A medida que la industria marítima se prepara para entrar en 2026, el grupo tecnológico Wärtsilä ha identificado cuatro tendencias importantes que afectarán el transporte marítimo global en 2026. Desde el auge de la digitalización y los grandes datos hasta la creciente importancia de las estrategias de descarbonización flexibles, estas tendencias están destinadas a redefinir la competitividad, la eficiencia y la sostenibilidad para los propietarios y operadores de buques en todo el mundo:
Optimización del ciclo de vida
Con los rápidos avances tecnológicos y la evolución de las regulaciones, los propietarios de buques están pasando de soluciones a corto plazo a estrategias holísticas y a largo plazo. La optimización del ciclo de vida considera el impacto ambiental, la eficiencia operativa y la viabilidad económica desde el diseño del buque hasta el final de su vida útil, apoyando decisiones de inversión más inteligentes y la preservación del valor de los activos. La colaboración y la transparencia entre propietarios, operadores y fabricantes de equipos originales son clave para maximizar los beneficios y navegar las incertidumbres futuras.
Estrategias de descarbonización flexibles
Los enfoques de descarbonización deben adaptarse al perfil operativo de cada buque, los combustibles disponibles y las prioridades comerciales. Una estrategia flexible – que abarca la planificación, la integración y el monitoreo continuo – asegura que los buques sigan siendo competitivos y cumplan con las normativas a medida que la tecnología y las regulaciones evolucionan. Las inversiones en motores flexibles en cuanto a combustible, propulsión híbrida y mitigación de la fuga de metano están entre las soluciones que permiten a los propietarios preparar sus flotas para el futuro.
Digitalización, big data y análisis
La creciente complejidad de los buques, que incluyen configuraciones híbridas, gestión avanzada de energía y sistemas de combustible alternativo, exigen una integración digital robusta.
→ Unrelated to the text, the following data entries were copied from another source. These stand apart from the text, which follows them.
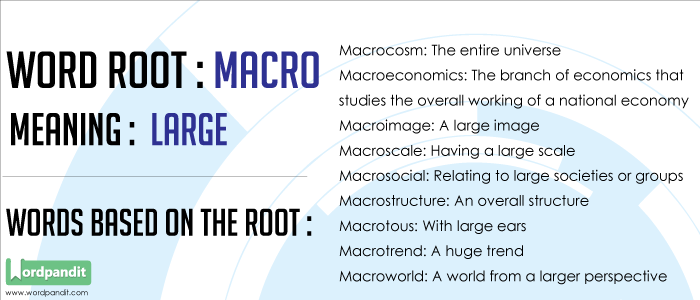 Words based on the Macro Root Word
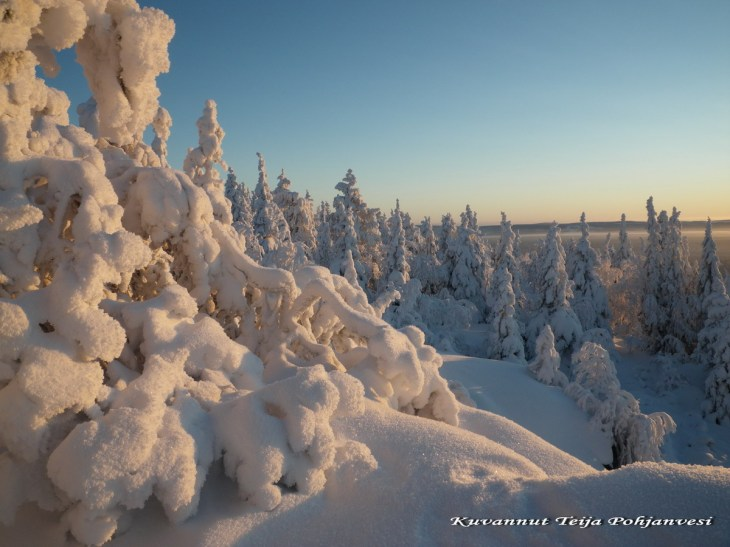 Iso-Syöte ls a wonderful place in Pydasjärvi, Southern Lapland.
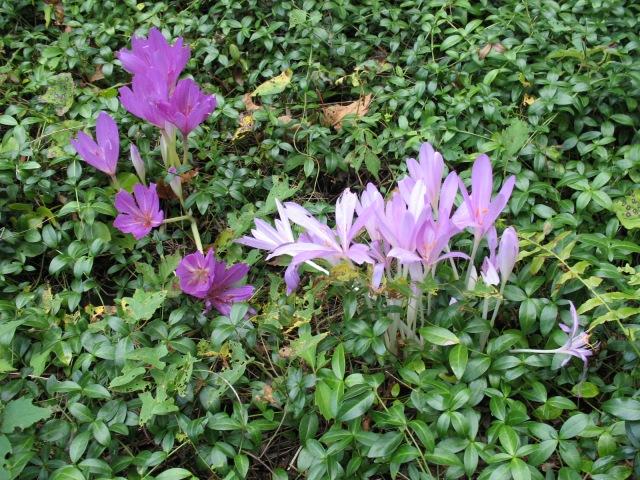 Colchicum autumnale Nancy Lindsay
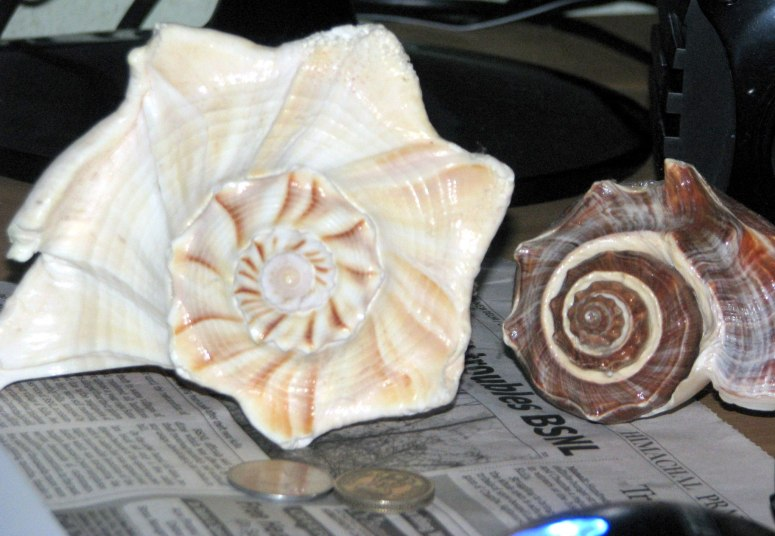 Conch shells I purchased from Puri Sea-Shore, at around 1000 INR for both. Back then I was quite interested about Physics, so I thought of these structures about how they correspond to symmetry and contingent nature of our Universe.
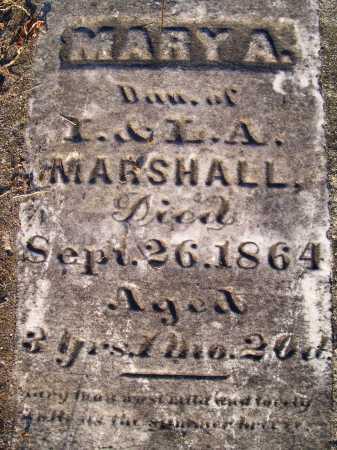 MARSHALL, MARY A. - Ogle County, Illinois | MARY A. MARSHALL - Illinois Gravestone Photos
Aprovechar los datos a bordo mediante análisis avanzados permite recomendaciones operativas en tiempo real, lo que impulsa reducciones significativas en el consumo de combustible, las emisiones y los costos operativos. Aunque algunos líderes de la industria ya están aprovechando estas capacidades, la adopción generalizada aún se ve obstaculizada por desafíos como la gobernanza e integración de datos, pero el camino a seguir es claro.
Regulaciones menos predecibles
A pesar del reciente retraso en el Marco de Cero Neto de la OMI, el panorama regulatorio sigue evolucionando, con iniciativas regionales como el Sistema de Comercio de Emisiones de la UE y FuelEU Maritime impactando una parte significativa del transporte marítimo global. A medida que las empresas se preparan para requisitos de emisiones más estrictos, los protocolos de cumplimiento e informes robustos se están volviendo esenciales.
Los pasos en 2026
«Al mirar hacia 2026, la colaboración jugará un papel vital en impulsar la transformación sostenible del transporte marítimo y en dar forma a un futuro más limpio e inteligente para la industria marítima”, comenta Roger Holm, presidente de Wärtsilä Marine.
Holm continúa: “La legislación es crucial para acelerar la inversión en combustibles alternativos, pero no es una solución mágica. La descarbonización es un esfuerzo de equipo. El ecosistema marítimo está lleno de una notable ingenio y excelencia técnica de clase mundial que podemos utilizar para impulsar la descarbonización y la digitalización de la mano. Ya tenemos las herramientas en la caja para construir un futuro más limpio e inteligente para el transporte marítimo global.